Repeat the lines starting at the one that contains "How large a" and ending with the last of the records, swapping "highest" for "topmost" and leaving everything else unchanged.
BEGIN RECORDS PROVIDED
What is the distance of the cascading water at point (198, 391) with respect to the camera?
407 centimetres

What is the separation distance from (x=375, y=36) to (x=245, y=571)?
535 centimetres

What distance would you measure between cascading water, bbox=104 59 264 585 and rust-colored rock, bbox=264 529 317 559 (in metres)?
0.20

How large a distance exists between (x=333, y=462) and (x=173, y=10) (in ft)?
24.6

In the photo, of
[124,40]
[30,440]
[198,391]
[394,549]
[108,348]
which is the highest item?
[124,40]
END RECORDS PROVIDED
▶ **CORRECT RESPONSE**
How large a distance exists between (x=333, y=462) and (x=173, y=10) (in ft)?
24.6

In the photo, of
[124,40]
[30,440]
[198,391]
[394,549]
[108,348]
which is the topmost item?
[124,40]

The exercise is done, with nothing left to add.